───── Record set ─────

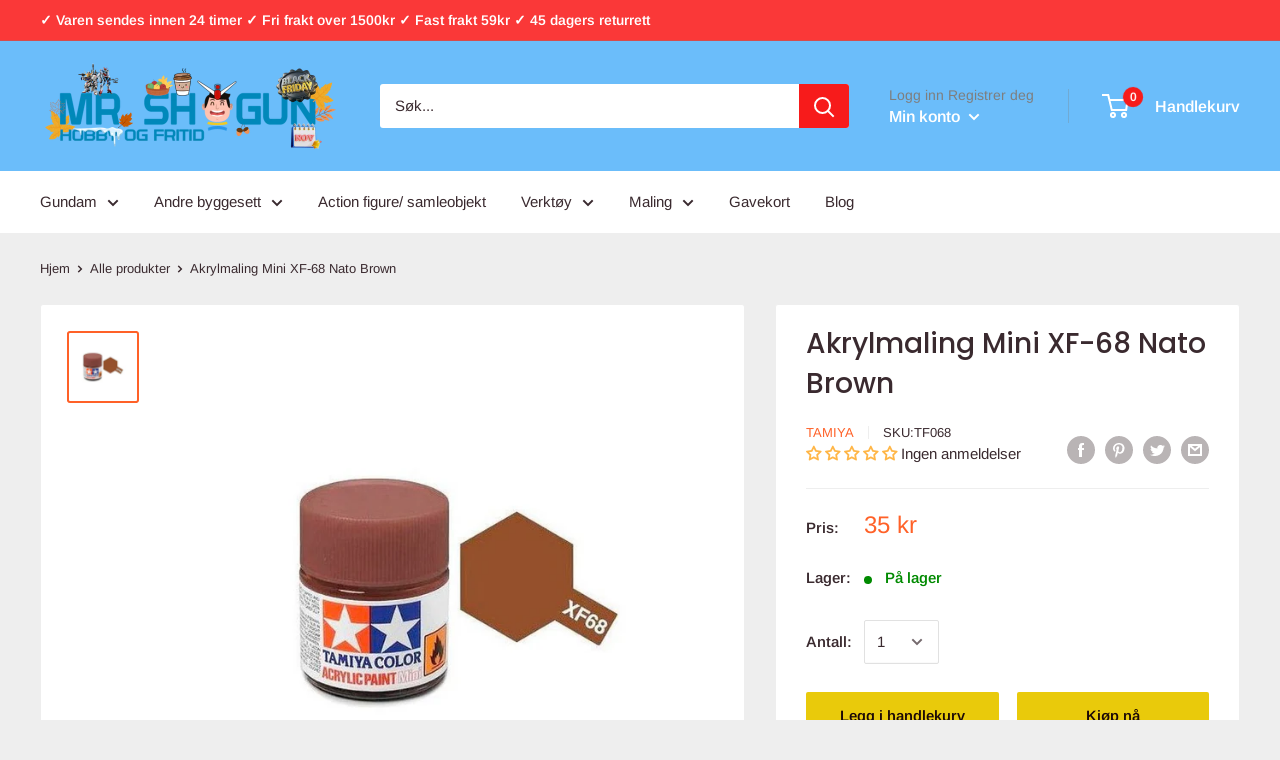

--- FILE ---
content_type: text/javascript
request_url: https://www.mr-shogun.no/cdn/shop/t/3/assets/custom.js?v=90373254691674712701592948452
body_size: -774
content:
//# sourceMappingURL=/cdn/shop/t/3/assets/custom.js.map?v=90373254691674712701592948452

─────

**What you should do**
Search the data above for the word "custom". Copy each line it is in.

**Problem solution**
request_url: https://www.mr-shogun.no/cdn/shop/t/3/assets/custom.js?v=90373254691674712701592948452
//# sourceMappingURL=/cdn/shop/t/3/assets/custom.js.map?v=90373254691674712701592948452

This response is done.